А Монька вдруг и говорит:

— Барыня велела переселить вас в лучший номер.

— В лучший номер? — признаться, юноша был растерян. Вот такого поворота событий он точно не ожидал. Но тут же у него возник вопрос: — А хозяин что?

— Хозяин? — служанка с горечью махнула рукой. — Молиться побежал. Башку свою уже полотенцем своим накрыл и закачался, забубнил что-то там своё, святое. Это теперь часа на два. У него завсегда так, как с женой полается, так молиться бежит. Одно слово — малахольный. Так что идите в хороший номер. Там такая кровать… у-у, что ты! Даже смотреть на неё, и то удовольствие, а уж лежать… Да и комната сухая, протопленная, без мокриц проклятых. А тут всю ночь их на себе будете ловить.

— Нет, не пойду, — вдруг отвечает ей на столь лестное предложение юный шиноби. — Хозяин, вдоволь намолившись, к ночи вдруг решится меня выгнать. Я не люблю ночные переезды.

— Ничего он не решится, — Монька с презрением машет рукой, — его слово против слова барыни. Чего он там ещё решится. Вот. Как хозяйка скажет, так и будет. Идите, идите, барин, не пожалеете.

Он немного подумал, но служанка продолжала настаивать. И тогда шиноби согласился.

«Делай добро, бросай его в воду»..

А комната была и вправду хорошая, чистая. И кровать, и лампы, и большое вымытое окно, и простыни на кровати сухие — всё в ней имелось. Ещё и дверь закрывалась плотно. И на задвижку.

«А вот это помещение, наверное, стоит тех денег, что я отдал хозяину».

Он расставил вещи и попробовал кровать. О да. Монька его не обманула. Юноша заглянул под матрас. И ни одного пятнышка от клопа, ни одной мокрицы не увидел.
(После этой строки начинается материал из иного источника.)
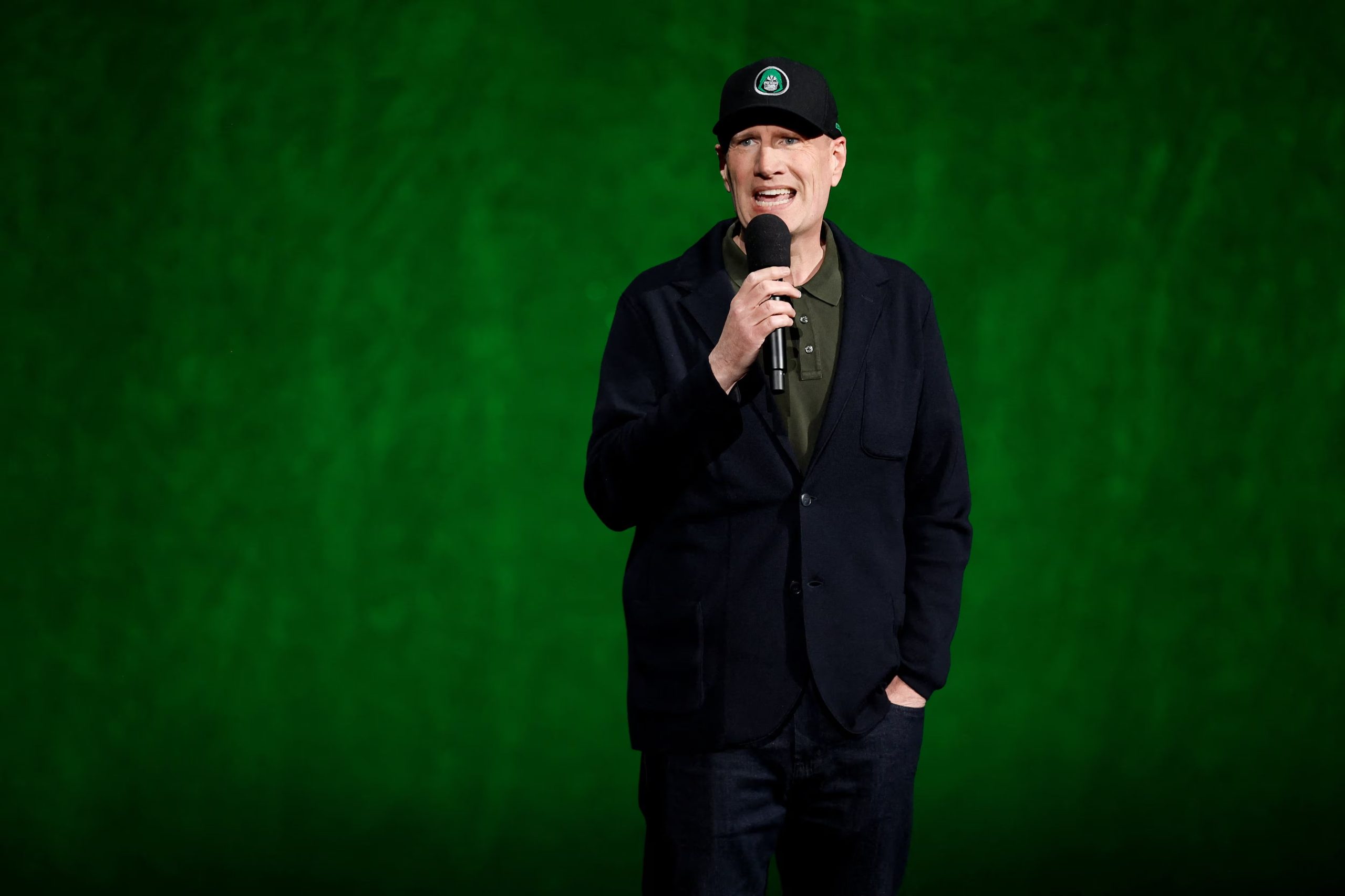 Kevin Feige, presidente de Marvel Studios, participó directamente en el proceso creativo para el nuevo papel de Downey Jr. (REUTERS/Caroline Brehman)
«Кажется, это будет отличная ночь».

Он провёл рукой по мягкому покрывалу и уселся на кровать. Устроился поудобнее и снова взял свою книгу. Молодой человек ещё бы что-нибудь съел сейчас, полакомиться в таком комфорте сам Бог велел, но у него осталось всего несколько слив и кусочек хлеба, то был его завтрак, так что…

И тут он снова услыхал за дверью шаги.

«Монька? Нет, шаг шаркающий у неё. Хозяин? Тоже нет. Тут обувь с каблуками. И у идущего по коридору шаг короток, идёт там не мужчина. Из женщин кто-то, старшие то сёстры или сама мамаша?».